Is this what I should use if I want to intercept filesystem calls (and rewrite them, or generate on the fly the file that is about to be accessed)? Something else I should look into for this purpose?
This will make /etc/passwd empty, but nsjail doesn't rewrite syscalls. In order to do that, you'd have to use SECCOMP_RET_TRACE (TRACE(number) in kafel config lang), and then add some C code to nsjail which will use ptrace() to intercept and rewrite your syscall. It's possible, just not implemented, because it didn't seem like something that's required by users.
Yes, SECCOMP_RET_TRACE works, but nsjail doesn't have code to support that - it didn't seem that useful when mount namespaces can police access to files.
Otherwise, it's possible to make it support that. Though, a word of caution: ptrace() is complex, and sometimes buggy interface with a lot of corner-cases - iow: it's easy to make a mistake with consequences for security of the whole setup.
PS: It's possible to use SECCOMP_RET_TRAP (TRAP(number) in kafel's - nsjail seccomp-bpf cfg language - nomenclature), and rewrite syscalls in-process with help of SIGSYS signal handler.

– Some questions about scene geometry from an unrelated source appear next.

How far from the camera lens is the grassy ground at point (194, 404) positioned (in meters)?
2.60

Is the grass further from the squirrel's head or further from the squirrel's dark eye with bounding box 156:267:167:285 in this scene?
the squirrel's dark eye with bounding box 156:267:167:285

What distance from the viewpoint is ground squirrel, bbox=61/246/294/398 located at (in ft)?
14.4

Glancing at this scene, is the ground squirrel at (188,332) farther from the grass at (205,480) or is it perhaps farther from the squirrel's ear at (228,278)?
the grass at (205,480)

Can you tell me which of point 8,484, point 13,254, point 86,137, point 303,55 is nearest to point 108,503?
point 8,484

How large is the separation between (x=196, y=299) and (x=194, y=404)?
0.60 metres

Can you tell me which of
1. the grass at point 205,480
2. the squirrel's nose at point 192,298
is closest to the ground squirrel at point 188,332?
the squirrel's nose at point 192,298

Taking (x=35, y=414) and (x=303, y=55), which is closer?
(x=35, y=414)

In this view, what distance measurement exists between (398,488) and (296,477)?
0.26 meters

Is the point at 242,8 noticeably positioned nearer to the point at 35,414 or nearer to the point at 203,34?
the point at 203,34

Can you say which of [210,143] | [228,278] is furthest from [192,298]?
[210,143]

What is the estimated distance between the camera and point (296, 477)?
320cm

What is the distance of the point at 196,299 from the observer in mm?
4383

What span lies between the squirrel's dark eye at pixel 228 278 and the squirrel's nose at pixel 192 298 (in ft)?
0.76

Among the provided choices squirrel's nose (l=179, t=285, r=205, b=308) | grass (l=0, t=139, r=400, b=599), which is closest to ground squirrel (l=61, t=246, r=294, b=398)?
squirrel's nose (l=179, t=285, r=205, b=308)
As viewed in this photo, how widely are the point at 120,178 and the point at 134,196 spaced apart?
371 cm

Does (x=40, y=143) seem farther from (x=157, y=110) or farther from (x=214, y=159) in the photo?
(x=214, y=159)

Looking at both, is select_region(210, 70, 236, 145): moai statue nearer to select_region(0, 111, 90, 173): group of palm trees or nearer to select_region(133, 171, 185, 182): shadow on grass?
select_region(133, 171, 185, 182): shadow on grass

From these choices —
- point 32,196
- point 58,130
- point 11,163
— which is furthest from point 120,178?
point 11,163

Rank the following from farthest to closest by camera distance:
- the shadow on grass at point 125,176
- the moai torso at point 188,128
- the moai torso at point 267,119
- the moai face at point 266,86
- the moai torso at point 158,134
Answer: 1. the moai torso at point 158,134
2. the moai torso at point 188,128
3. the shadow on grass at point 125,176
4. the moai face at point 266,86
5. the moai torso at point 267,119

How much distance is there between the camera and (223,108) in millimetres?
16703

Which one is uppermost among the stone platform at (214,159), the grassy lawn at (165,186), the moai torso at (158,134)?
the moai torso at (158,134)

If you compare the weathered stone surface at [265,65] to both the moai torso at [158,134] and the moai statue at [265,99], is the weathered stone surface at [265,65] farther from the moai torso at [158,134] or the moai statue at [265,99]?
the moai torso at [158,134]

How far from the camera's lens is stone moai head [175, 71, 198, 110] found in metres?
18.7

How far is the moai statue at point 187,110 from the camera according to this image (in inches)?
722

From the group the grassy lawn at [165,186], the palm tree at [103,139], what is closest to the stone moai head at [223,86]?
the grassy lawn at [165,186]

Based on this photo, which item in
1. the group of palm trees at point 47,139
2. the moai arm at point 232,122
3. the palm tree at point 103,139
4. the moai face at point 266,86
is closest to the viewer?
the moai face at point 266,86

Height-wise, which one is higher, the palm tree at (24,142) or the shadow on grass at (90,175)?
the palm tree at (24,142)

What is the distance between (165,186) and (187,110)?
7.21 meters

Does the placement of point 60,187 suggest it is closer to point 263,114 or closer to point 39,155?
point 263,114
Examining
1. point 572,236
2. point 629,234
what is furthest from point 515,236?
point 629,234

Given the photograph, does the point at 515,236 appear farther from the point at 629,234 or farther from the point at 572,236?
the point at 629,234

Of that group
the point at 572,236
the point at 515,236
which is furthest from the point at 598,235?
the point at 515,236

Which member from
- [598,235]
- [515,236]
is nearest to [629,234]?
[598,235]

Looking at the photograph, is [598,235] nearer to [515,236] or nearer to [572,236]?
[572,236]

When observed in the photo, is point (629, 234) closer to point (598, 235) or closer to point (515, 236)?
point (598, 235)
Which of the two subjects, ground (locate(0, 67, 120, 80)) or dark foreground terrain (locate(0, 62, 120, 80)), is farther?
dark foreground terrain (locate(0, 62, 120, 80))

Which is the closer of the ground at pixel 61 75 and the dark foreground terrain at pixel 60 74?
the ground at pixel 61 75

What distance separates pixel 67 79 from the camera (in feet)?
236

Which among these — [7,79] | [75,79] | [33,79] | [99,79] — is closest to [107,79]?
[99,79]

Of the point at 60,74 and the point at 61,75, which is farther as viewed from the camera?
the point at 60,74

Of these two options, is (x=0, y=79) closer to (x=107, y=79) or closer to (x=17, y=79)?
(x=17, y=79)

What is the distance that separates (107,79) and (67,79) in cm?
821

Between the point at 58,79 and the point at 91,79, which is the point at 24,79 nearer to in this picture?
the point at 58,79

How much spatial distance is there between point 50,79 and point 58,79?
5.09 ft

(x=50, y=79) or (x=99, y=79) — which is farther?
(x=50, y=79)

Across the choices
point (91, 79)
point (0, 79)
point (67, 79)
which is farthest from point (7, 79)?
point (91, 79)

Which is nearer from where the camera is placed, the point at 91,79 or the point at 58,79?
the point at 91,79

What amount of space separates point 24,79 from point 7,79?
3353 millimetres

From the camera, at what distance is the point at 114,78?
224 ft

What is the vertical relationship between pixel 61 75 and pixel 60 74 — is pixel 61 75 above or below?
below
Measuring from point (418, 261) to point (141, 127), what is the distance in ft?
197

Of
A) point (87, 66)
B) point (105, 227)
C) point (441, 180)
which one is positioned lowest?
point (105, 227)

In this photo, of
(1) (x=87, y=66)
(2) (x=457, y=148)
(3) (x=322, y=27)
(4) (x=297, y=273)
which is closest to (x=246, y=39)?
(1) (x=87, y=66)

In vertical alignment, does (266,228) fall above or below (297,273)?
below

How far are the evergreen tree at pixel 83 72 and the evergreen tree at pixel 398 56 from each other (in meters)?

Re kernel versions: Depending on when CLONE_NEWUSER and seccomp-bpf were added to the kernel for different CPU architectures. For x86-64 it was probably around 3.16, for some others it might be even 4.3 (e.g. ppc64). It might even work with earlier versions if you use --disable_clone_newuser and avoid using seccomp-bpf filters.
Re 'proot'. I've never used it (it seems to be a configurator for the mount namespace), but nsjail seems much more advanced: cgroups support, seccomp-bpf via configuration language support, and a few more features (configs, net).

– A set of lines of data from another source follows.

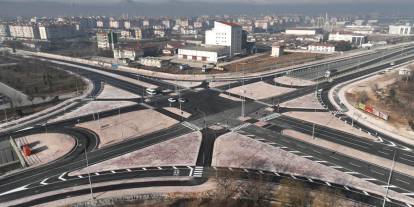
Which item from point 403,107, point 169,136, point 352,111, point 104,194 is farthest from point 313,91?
point 104,194

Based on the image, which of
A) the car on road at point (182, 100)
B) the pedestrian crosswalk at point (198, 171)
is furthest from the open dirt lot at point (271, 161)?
the car on road at point (182, 100)

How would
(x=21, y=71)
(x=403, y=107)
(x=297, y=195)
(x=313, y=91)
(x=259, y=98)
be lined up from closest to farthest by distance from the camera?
1. (x=297, y=195)
2. (x=403, y=107)
3. (x=259, y=98)
4. (x=313, y=91)
5. (x=21, y=71)

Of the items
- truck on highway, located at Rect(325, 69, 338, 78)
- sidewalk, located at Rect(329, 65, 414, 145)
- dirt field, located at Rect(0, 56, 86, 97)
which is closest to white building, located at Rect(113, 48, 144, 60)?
dirt field, located at Rect(0, 56, 86, 97)

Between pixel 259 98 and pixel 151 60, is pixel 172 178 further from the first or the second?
pixel 151 60

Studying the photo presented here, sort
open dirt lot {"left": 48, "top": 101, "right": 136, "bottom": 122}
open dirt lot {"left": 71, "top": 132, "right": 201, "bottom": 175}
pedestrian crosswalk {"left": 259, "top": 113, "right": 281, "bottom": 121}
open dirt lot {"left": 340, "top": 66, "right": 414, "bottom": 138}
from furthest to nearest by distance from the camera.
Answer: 1. open dirt lot {"left": 48, "top": 101, "right": 136, "bottom": 122}
2. pedestrian crosswalk {"left": 259, "top": 113, "right": 281, "bottom": 121}
3. open dirt lot {"left": 340, "top": 66, "right": 414, "bottom": 138}
4. open dirt lot {"left": 71, "top": 132, "right": 201, "bottom": 175}

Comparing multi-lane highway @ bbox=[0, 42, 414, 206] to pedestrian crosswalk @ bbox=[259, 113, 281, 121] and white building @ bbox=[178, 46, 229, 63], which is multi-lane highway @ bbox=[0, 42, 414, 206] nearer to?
pedestrian crosswalk @ bbox=[259, 113, 281, 121]
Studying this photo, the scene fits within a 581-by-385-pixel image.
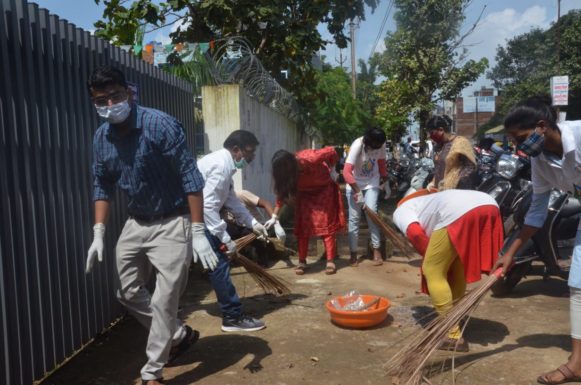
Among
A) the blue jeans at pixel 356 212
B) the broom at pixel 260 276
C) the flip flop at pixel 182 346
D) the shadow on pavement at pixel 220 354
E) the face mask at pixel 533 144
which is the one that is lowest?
the shadow on pavement at pixel 220 354

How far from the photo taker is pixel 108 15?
8930mm

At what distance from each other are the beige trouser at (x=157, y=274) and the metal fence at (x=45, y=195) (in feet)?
0.76

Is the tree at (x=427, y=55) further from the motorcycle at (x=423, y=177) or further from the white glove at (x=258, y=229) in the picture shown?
the white glove at (x=258, y=229)

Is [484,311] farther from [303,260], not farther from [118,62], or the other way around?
[118,62]

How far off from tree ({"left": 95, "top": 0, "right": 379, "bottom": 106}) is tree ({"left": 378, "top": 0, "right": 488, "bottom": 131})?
1068cm

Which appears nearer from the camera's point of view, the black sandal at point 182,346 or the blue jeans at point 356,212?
the black sandal at point 182,346

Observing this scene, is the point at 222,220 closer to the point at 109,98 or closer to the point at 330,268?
the point at 109,98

Thanks. I appreciate the response. I guess my only option until moving to a more recent kernel is `proot` as our build boxes are still in 2.6.32, but I am happy to have found out about `nsjail` for the future.

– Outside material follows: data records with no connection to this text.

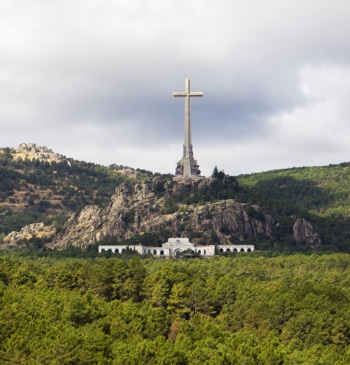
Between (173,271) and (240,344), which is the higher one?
(173,271)

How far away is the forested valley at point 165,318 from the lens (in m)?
118

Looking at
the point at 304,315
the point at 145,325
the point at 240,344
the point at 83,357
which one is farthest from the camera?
the point at 304,315

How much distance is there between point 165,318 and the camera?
15075 centimetres

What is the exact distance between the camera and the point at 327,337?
5787 inches

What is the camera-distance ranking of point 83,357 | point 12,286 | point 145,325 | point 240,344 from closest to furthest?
point 83,357 → point 240,344 → point 145,325 → point 12,286

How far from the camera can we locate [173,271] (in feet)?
626

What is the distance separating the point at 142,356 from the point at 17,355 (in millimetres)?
12037

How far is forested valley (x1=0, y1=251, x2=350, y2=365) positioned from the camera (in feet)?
386

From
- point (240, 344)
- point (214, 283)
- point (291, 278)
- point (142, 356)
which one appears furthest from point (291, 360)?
point (291, 278)

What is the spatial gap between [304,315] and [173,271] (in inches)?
1747

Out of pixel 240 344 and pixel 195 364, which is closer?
pixel 195 364

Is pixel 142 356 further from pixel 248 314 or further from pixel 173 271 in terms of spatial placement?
pixel 173 271

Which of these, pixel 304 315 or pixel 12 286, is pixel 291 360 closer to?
pixel 304 315

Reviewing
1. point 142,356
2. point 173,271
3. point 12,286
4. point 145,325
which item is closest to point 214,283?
point 173,271
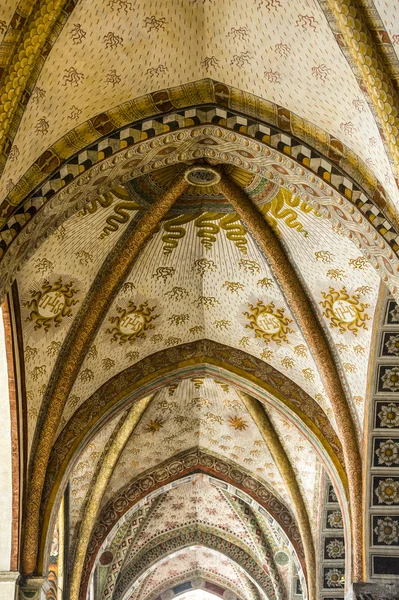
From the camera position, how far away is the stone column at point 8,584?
1144cm

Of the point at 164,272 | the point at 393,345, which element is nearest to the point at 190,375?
the point at 164,272

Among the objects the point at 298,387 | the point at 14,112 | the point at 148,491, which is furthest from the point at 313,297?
the point at 148,491

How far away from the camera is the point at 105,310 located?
11758mm

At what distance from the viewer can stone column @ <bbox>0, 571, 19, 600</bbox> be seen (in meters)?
11.4

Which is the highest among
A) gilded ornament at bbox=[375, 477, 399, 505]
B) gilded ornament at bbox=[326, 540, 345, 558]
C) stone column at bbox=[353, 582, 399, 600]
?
gilded ornament at bbox=[326, 540, 345, 558]

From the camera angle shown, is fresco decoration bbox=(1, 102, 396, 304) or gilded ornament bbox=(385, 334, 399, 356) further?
gilded ornament bbox=(385, 334, 399, 356)

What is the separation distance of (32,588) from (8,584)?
0.28m

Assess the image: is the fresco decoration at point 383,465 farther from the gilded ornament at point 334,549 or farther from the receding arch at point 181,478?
the receding arch at point 181,478

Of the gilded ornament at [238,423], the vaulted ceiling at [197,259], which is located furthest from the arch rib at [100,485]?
the gilded ornament at [238,423]

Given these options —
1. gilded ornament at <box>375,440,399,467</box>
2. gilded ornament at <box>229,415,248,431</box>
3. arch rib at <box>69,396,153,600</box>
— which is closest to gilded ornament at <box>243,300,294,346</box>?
gilded ornament at <box>375,440,399,467</box>

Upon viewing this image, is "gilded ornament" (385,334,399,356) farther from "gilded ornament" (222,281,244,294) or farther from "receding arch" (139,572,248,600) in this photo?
"receding arch" (139,572,248,600)

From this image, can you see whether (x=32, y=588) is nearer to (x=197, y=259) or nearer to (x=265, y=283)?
(x=197, y=259)

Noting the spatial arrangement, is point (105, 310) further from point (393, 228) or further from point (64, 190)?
point (393, 228)

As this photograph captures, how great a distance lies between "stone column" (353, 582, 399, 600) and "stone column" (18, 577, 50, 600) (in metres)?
3.61
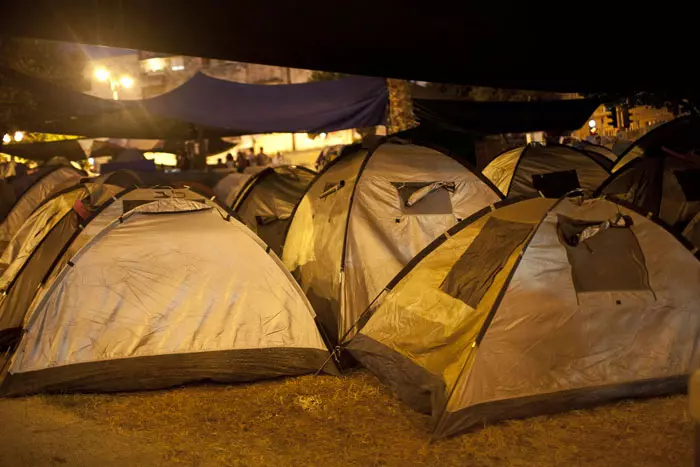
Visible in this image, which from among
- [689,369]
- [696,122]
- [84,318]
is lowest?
[689,369]

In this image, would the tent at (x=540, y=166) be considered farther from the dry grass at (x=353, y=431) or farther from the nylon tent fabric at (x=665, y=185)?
the dry grass at (x=353, y=431)

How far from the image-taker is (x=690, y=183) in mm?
6914

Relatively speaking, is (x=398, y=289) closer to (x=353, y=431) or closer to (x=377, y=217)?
(x=377, y=217)

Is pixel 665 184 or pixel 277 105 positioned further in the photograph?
pixel 277 105

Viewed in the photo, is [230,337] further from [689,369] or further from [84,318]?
[689,369]

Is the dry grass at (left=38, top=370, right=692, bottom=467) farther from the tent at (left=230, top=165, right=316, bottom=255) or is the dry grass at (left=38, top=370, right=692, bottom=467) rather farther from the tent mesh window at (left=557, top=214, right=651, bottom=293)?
the tent at (left=230, top=165, right=316, bottom=255)

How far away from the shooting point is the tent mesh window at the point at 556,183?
22.1 feet

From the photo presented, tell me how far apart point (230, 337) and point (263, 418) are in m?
1.15

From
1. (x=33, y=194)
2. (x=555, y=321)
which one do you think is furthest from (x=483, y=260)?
(x=33, y=194)

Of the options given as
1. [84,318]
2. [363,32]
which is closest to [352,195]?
[363,32]

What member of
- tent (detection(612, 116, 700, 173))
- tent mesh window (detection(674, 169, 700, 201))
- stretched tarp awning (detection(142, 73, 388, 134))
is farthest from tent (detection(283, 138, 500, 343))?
stretched tarp awning (detection(142, 73, 388, 134))

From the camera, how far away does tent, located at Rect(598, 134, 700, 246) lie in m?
6.89

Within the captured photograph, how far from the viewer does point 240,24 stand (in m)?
5.82

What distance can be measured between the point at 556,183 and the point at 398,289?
1.99m
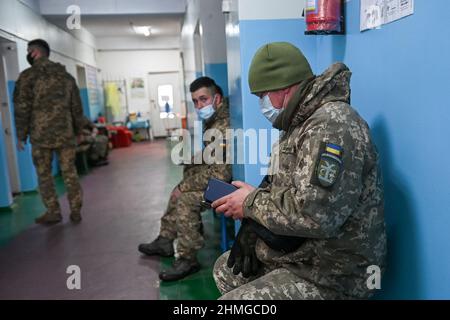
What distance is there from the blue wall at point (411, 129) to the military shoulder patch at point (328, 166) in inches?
10.3

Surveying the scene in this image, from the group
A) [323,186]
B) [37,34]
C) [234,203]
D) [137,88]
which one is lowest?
[234,203]

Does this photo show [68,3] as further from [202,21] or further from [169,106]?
[169,106]

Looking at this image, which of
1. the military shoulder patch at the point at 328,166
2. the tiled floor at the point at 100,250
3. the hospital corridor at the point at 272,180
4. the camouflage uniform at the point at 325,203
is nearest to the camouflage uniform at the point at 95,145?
the tiled floor at the point at 100,250

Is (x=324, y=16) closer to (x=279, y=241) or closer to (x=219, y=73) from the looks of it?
(x=279, y=241)

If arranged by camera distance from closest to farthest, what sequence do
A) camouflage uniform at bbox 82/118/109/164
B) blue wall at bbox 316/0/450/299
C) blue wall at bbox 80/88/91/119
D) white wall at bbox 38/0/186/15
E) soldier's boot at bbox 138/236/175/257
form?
blue wall at bbox 316/0/450/299 → soldier's boot at bbox 138/236/175/257 → white wall at bbox 38/0/186/15 → camouflage uniform at bbox 82/118/109/164 → blue wall at bbox 80/88/91/119

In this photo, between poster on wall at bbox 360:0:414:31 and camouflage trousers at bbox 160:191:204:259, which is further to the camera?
camouflage trousers at bbox 160:191:204:259

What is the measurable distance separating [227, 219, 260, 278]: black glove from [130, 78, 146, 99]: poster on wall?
31.4 ft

You can run it as root, and specifiy users/groups to switch to before executing an app. Though, CLONE_NEWUSER was meant for exactly that - using namespaced without euid==0. Some systems like Debian have a sysctl flag:
kernel.unprivileged_userns_clone
which controls this behavior. Ultimately, it's up to you whether set it to "1", as CLONE_NEWUSER in the past opened many new attack vectors on the Linux kernel. However, I believe that currently the situation is much better, esp. after syzkaller and individual researchers reported and fixed many bugs in this area.